From 1975 when the first Christmas edition was aired, it has been a vital part of an Irish Christmas. It’s a time when every child in Ireland is allowed stay up past their bedtime. Santy letters are written based on the toys shown. Audience members dress up as elves and wear fake beards. And, the presenter wears a Christmas jumper. As I’m writing this, I’m discovering how hard it is to convey how much a Christmas jumper can excite a nation, but it’s part of our Christmas and the ‘big reveal’ of the presenter’s jumper – and the opening of the show – creates much excitement. This year’s Toy Show was broadcast on Friday 29 November, and for the first year was available online, meaning Irish people all over the world could watch. My fiancée, his parents who were over for the weekend, and I, gathered around the laptop, Christmas tree lit, glasses of wine in hand, and watched 3 hours of children taking over the Late Late Show as they reviewed toys, sang songs, danced, played instruments, and made the nation jealous. Every child (and adult, let’s be honest) in Ireland wants to be on the Toy Show!
It is the stuff of dreams, and it makes dreams come true, every year.

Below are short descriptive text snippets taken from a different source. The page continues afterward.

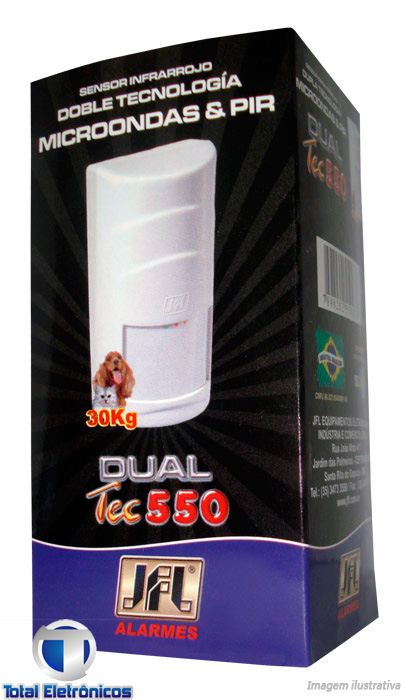 SENSOR DE PRESENÇA INFRAVERMELHO PET 30KG MICROONDAS DUAL TEC 550 JFL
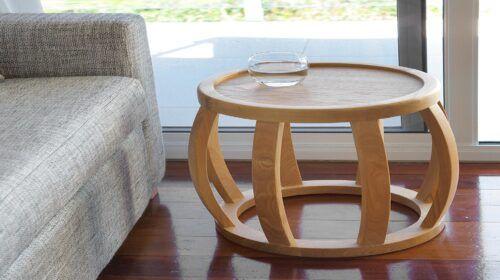 sunshine-beach-furniture-package (16)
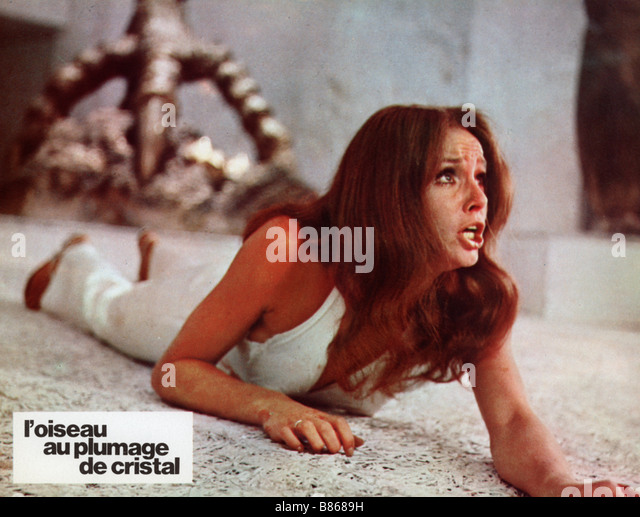 suzy kendall facebooksuzy kendall & capucine, suzy kendall & capucine movie, suzy kendall, suzy kendall photos, сьюзи кендалл, suzy kendall wikipedia, suzy kendall torso, suzy kendall pictures, suzy kendall 2015, suzy kendall thunderball, suzy kendall imdb, suzy kendall feet, suzy kendall dudley moore, suzy kendall gallery, suzy kendall hot, suzy kendall up the junction, suzy kendall interview, suzy kendall films, suzy kendall facebook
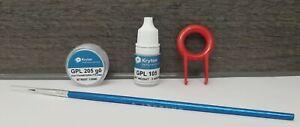 Krytox GPL 205 Grade 0 PFPE Grease + Krytox GPL 105 PFPE Oil + Brush + KeyPuller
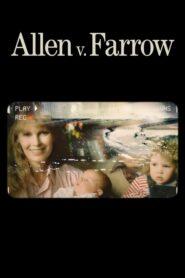 Allen v. Farrow PL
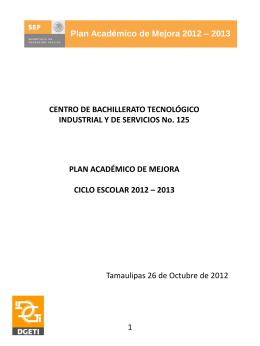 Plan Académico de Mejora 2012 – 2013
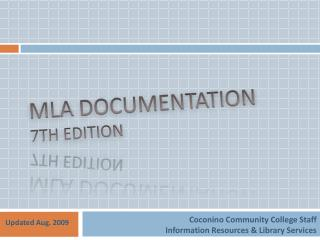 MLA  Documentation 7th edition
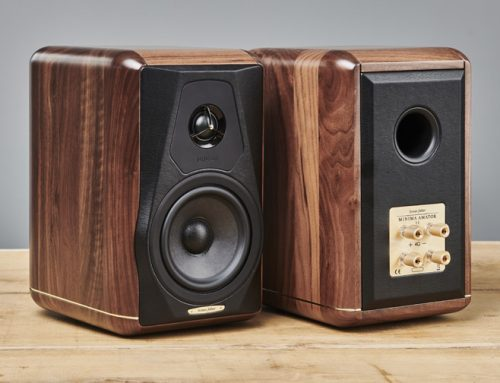 Sonus faber Launches Minima Amator II Loudspeaker at Munich High End Show
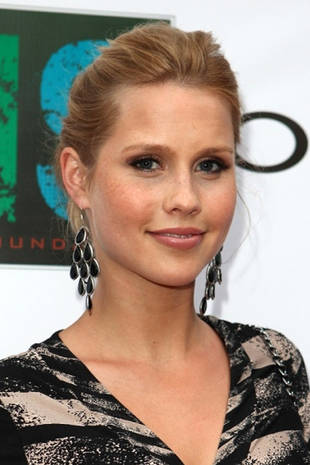 Claire Holt Wants to See Rebekah's Good Side on The Vampire Diaries — Exclusive
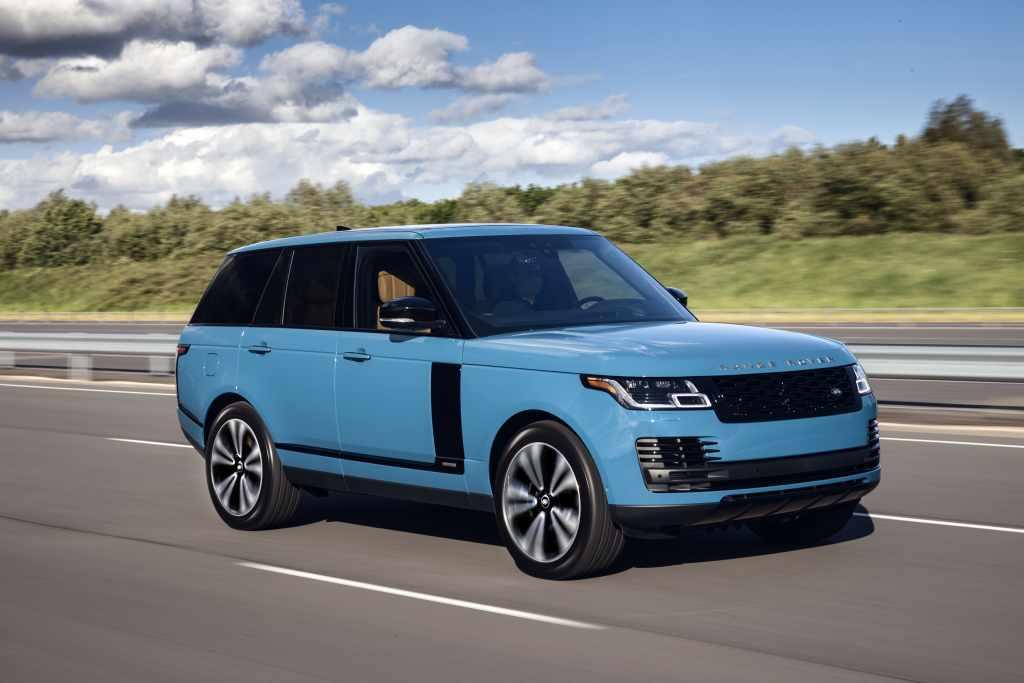 Range Rover Fifty, para celebrar medio siglo de Range Rover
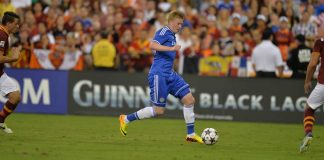 Kevin de Bruyne against Roma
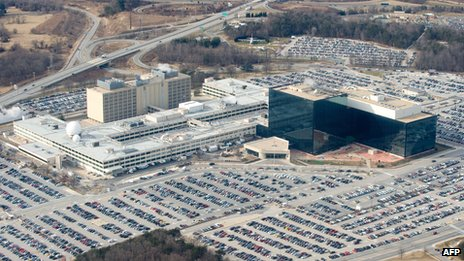 File picture of the NSA headquarters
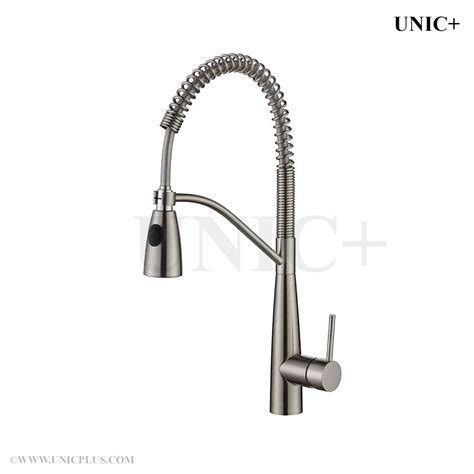 kitchen faucets vancouver pull style solid brass kitchen faucet kpf004 in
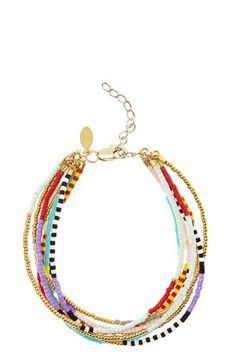 Multi Strand Bead Bracelet | Calypso St. Barth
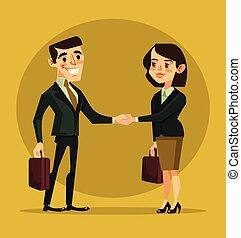 plat, femme affaires, illustration, vecteur, caractères, homme affaires, secousse, dessin animé, hands.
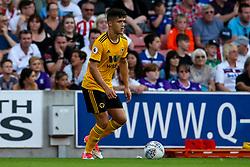 Ryan Gills of Wolverhampton Wanderers - Mandatory by-line: Robbie Stephenson/JMP - 25/07/2018 - FOOTBALL - Bet365 Stadium - Stoke-on-Trent, England - Stoke City v Wolverhampton Wanderers - Pre-season friendly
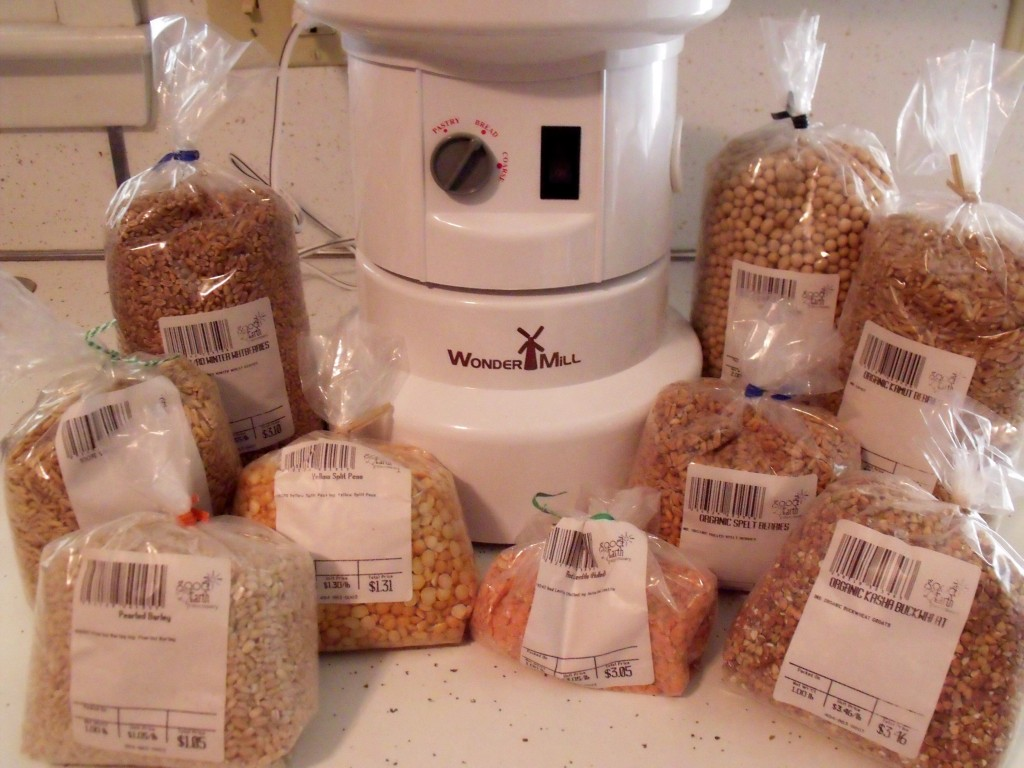 wondermill and grains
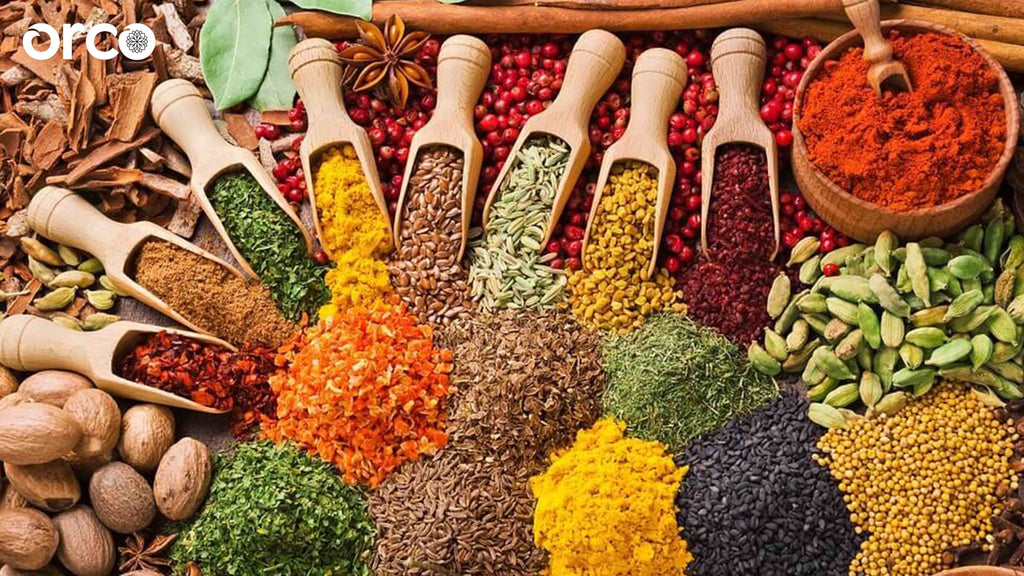 Benefits Of Organic Spice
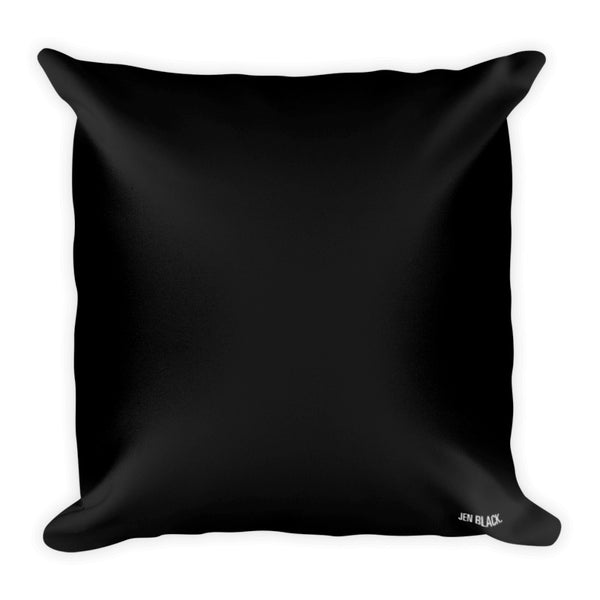 PILLOW / Moult - Jen Black
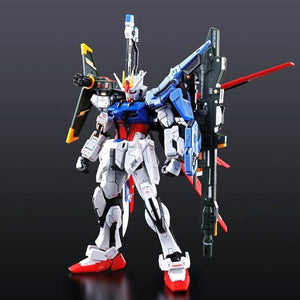 RG 1/144 Perfect Strike Gundam  [ Shipped in Dec. 2019 ]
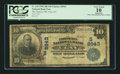 National Bank Notes:Kentucky, Clay, KY - $10 1902 Date Back Fr. 618 The Farmers NB Ch. # (S)8943....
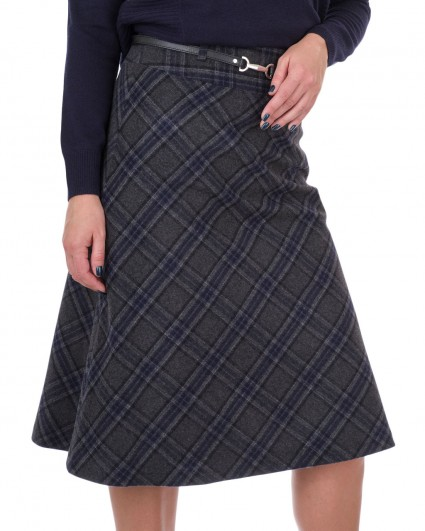 The skirt is female 620440-RABEAF-099/19-20-2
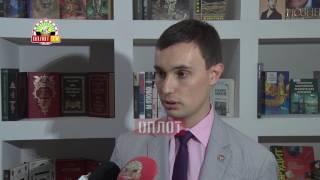 • Жители Москвы подарили книги библиотекам ДНР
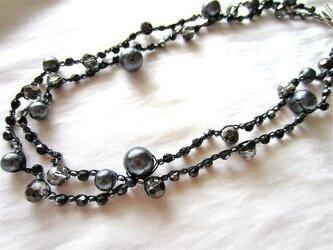ブラックコットンパール ネックレスの画像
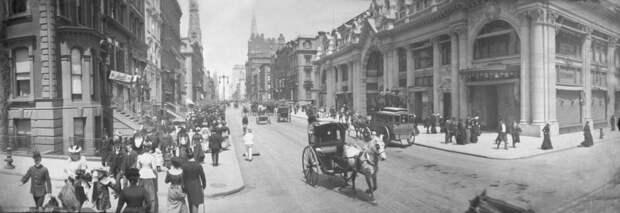 Каким был Нью-Йорк 100 лет назад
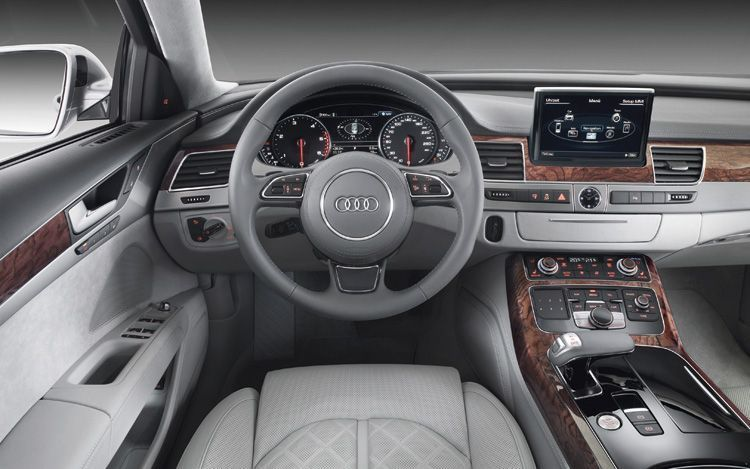 Featured Images of audi a6 2011 interior :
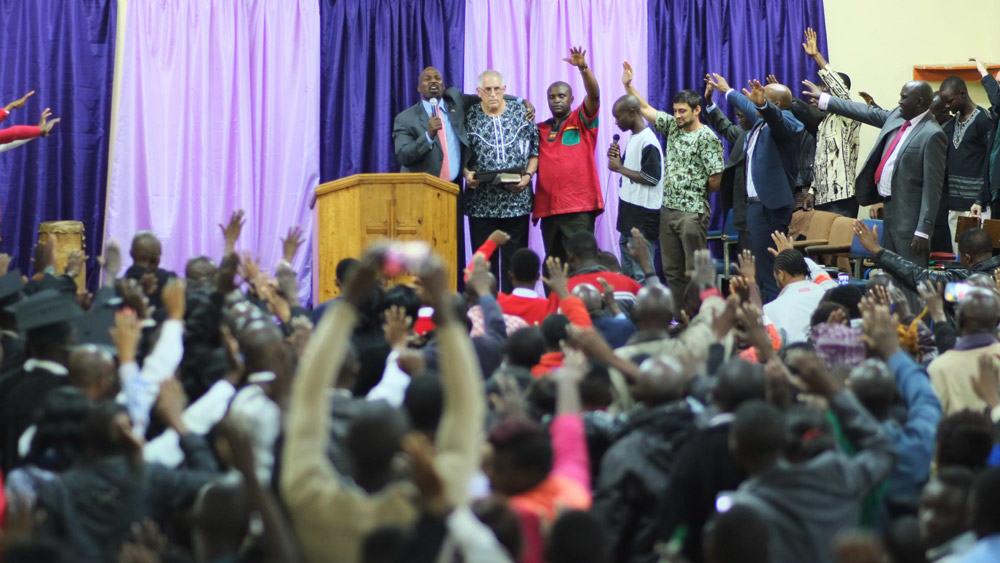 recognizing 30 years in africa - Pastor Scibelli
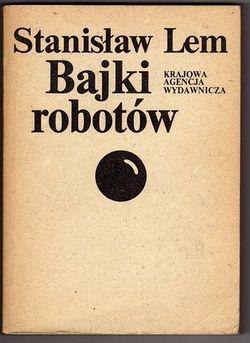 Bajki robotow.jpeg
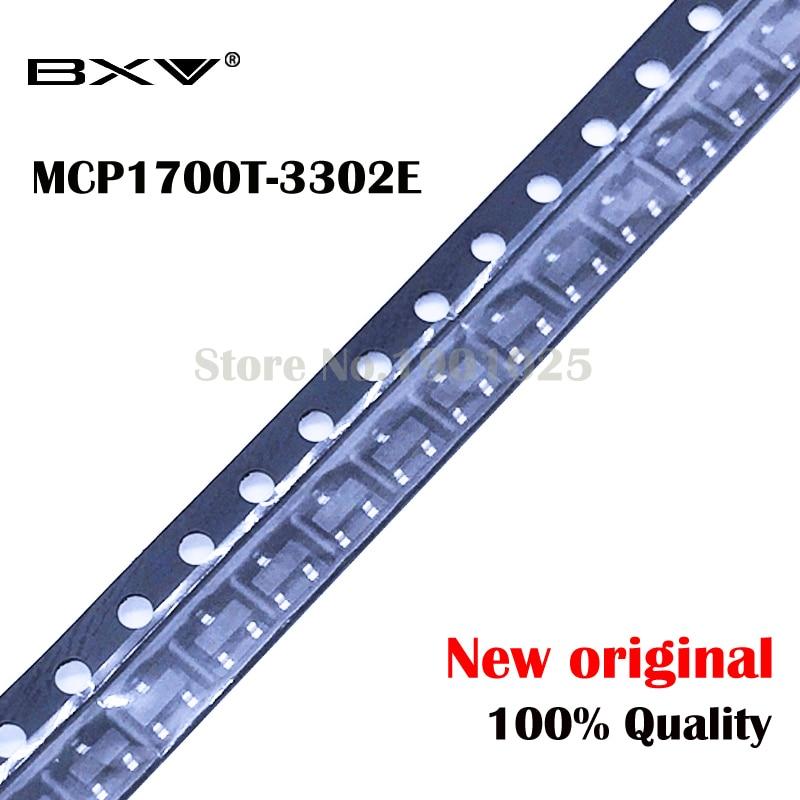 20pcs MCP1700T-3302E MCP1700T MCP1700 SOT-23 New Original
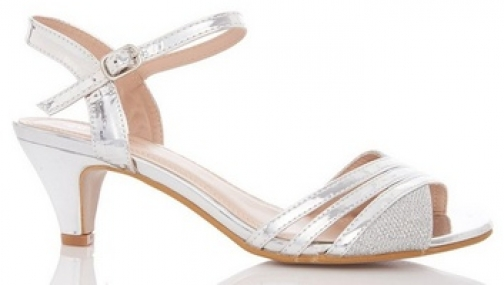 Quiz Silver Metallic Heel Sandals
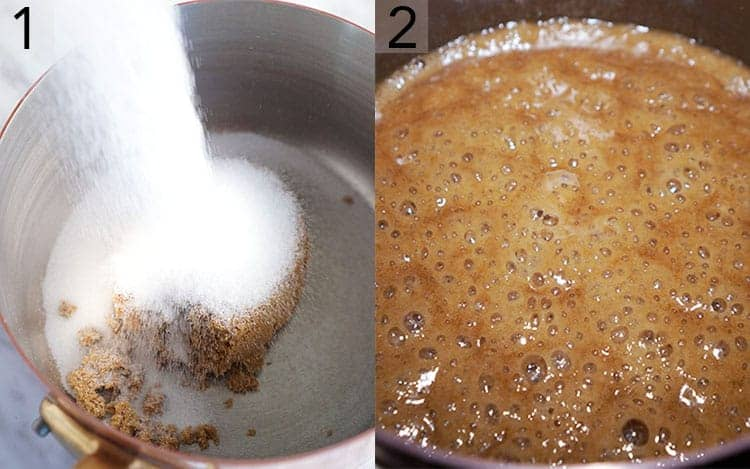Two photos showing the first steps to make peanut butter fudge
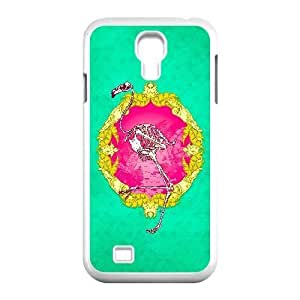 Generic for Samsung Galaxy S4 9500 Cell Phone Case White Flamingo Custom 3678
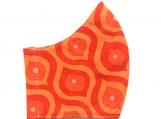 Orange Retro Print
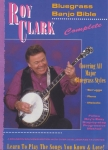 Roy Clark: Complete Bluegrass Banjo Bible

This year’s highlight belongs to eight year old Domhnall O’Confhaola who was on the show, seemingly to review the latest soccer video games. As Ryan quizzed him on his favourite player, Ireland and LA Galaxy’s Robbie Keane, Domhnall spoke intelligently, and very sweetly, of Robbie and his love for the sport. I have seen no greater moment this year on TV than when Ryan Tubridy introduced Robbie Keane to the stage, and Domhnall met his hero. I highly recommend watching this YouTube clip of the moment…try keep your eyes dry, I dare you: Domhnall meeting Robbie Keane.
This year Ryan also had a co-host, Fergal from Cavan who wrote to Ryan asking if he could take part as he suffers from the debilitating illness, Middle Child Syndrome. Being a sufferer of this dreadful disease myself, I was delighted for Fergal that he got to have his moment in the spotlight, and he did a wonderful job introducing the kids’ bike brigade:
John Joe, the horologist, has also gone down in Toy Show fame, and if you’re already on YouTube watching the other two clips, you need to check this one out: John Joe, the horologist.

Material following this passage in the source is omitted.